> **RECORDS FOR THE TASK**
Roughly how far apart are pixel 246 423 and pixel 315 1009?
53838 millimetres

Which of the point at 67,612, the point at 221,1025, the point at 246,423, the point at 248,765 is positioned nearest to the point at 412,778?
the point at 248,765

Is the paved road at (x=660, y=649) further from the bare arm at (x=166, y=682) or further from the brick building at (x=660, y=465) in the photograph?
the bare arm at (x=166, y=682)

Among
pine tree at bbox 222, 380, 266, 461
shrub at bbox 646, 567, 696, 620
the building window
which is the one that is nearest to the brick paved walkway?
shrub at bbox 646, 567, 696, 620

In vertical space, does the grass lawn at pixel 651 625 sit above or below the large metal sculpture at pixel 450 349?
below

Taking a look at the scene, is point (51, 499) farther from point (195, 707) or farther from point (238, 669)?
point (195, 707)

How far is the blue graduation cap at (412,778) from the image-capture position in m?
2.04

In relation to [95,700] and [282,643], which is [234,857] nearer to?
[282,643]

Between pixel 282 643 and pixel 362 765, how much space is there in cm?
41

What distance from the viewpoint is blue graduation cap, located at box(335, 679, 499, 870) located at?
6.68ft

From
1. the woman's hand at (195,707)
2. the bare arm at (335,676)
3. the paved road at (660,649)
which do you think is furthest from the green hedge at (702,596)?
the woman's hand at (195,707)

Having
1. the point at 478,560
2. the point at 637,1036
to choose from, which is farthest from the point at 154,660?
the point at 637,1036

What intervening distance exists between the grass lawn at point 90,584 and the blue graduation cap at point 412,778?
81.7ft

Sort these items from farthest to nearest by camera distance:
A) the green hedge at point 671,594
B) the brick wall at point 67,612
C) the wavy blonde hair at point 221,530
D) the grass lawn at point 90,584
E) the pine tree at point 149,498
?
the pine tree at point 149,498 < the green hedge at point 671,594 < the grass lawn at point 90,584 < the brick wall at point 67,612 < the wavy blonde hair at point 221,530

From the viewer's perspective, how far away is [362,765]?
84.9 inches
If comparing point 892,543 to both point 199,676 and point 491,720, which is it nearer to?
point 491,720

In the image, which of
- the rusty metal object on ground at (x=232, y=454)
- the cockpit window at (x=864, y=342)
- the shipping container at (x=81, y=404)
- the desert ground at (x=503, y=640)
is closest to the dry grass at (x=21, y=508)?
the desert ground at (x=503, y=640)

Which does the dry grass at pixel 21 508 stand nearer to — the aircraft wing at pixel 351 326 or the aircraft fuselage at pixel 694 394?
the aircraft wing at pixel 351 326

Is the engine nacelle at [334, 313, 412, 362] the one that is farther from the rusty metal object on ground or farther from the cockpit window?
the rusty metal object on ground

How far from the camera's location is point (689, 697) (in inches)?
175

> **EXERCISE DESCRIPTION**
Reproduce every line of the listing above verbatim, changing nothing.

> **PROBLEM SOLUTION**
Roughly how far apart are pixel 246 423 and pixel 315 1009?
53838 millimetres

Which of the point at 67,612, the point at 221,1025, the point at 246,423, the point at 248,765 is positioned nearest to the point at 412,778?
the point at 248,765

Is the paved road at (x=660, y=649) further from the bare arm at (x=166, y=682) or further from the brick building at (x=660, y=465) in the photograph?
the bare arm at (x=166, y=682)

Among
pine tree at bbox 222, 380, 266, 461
shrub at bbox 646, 567, 696, 620
the building window
which is the one that is nearest to the brick paved walkway?
shrub at bbox 646, 567, 696, 620

In vertical space, does the grass lawn at pixel 651 625 sit above or below the large metal sculpture at pixel 450 349?
below

Taking a look at the scene, is point (51, 499) farther from point (195, 707) or farther from point (238, 669)?
point (195, 707)

How far is the blue graduation cap at (412,778) from the image-capture position in m?
2.04

In relation to [95,700] and [282,643], which is [234,857] nearer to?
[282,643]

Between pixel 282 643 and pixel 362 765, how much space is there in cm?
41

What distance from the viewpoint is blue graduation cap, located at box(335, 679, 499, 870) located at?
6.68ft

From
1. the woman's hand at (195,707)
2. the bare arm at (335,676)
3. the paved road at (660,649)
which do you think is furthest from the green hedge at (702,596)?
the woman's hand at (195,707)

Having
1. the point at 478,560
2. the point at 637,1036
to choose from, which is farthest from the point at 154,660?
the point at 637,1036

What intervening distance exists between the grass lawn at point 90,584 and the blue graduation cap at point 412,778?
81.7ft

Sort these items from farthest to nearest by camera distance:
A) the green hedge at point 671,594
B) the brick wall at point 67,612
C) the wavy blonde hair at point 221,530
D) the grass lawn at point 90,584
E) the pine tree at point 149,498
?
the pine tree at point 149,498 < the green hedge at point 671,594 < the grass lawn at point 90,584 < the brick wall at point 67,612 < the wavy blonde hair at point 221,530

From the viewer's perspective, how far away is [362,765]?
84.9 inches
If comparing point 892,543 to both point 199,676 and point 491,720, which is it nearer to?
point 491,720

In the image, which of
- the rusty metal object on ground at (x=232, y=454)
- the cockpit window at (x=864, y=342)
- the shipping container at (x=81, y=404)
- the desert ground at (x=503, y=640)
is closest to the dry grass at (x=21, y=508)?
the desert ground at (x=503, y=640)

Which does the dry grass at pixel 21 508 stand nearer to — the aircraft wing at pixel 351 326 or the aircraft fuselage at pixel 694 394?
the aircraft wing at pixel 351 326

Is the engine nacelle at [334, 313, 412, 362] the one that is farther from the rusty metal object on ground or farther from the cockpit window?
the rusty metal object on ground

How far from the camera's location is point (689, 697) (in inches)?
175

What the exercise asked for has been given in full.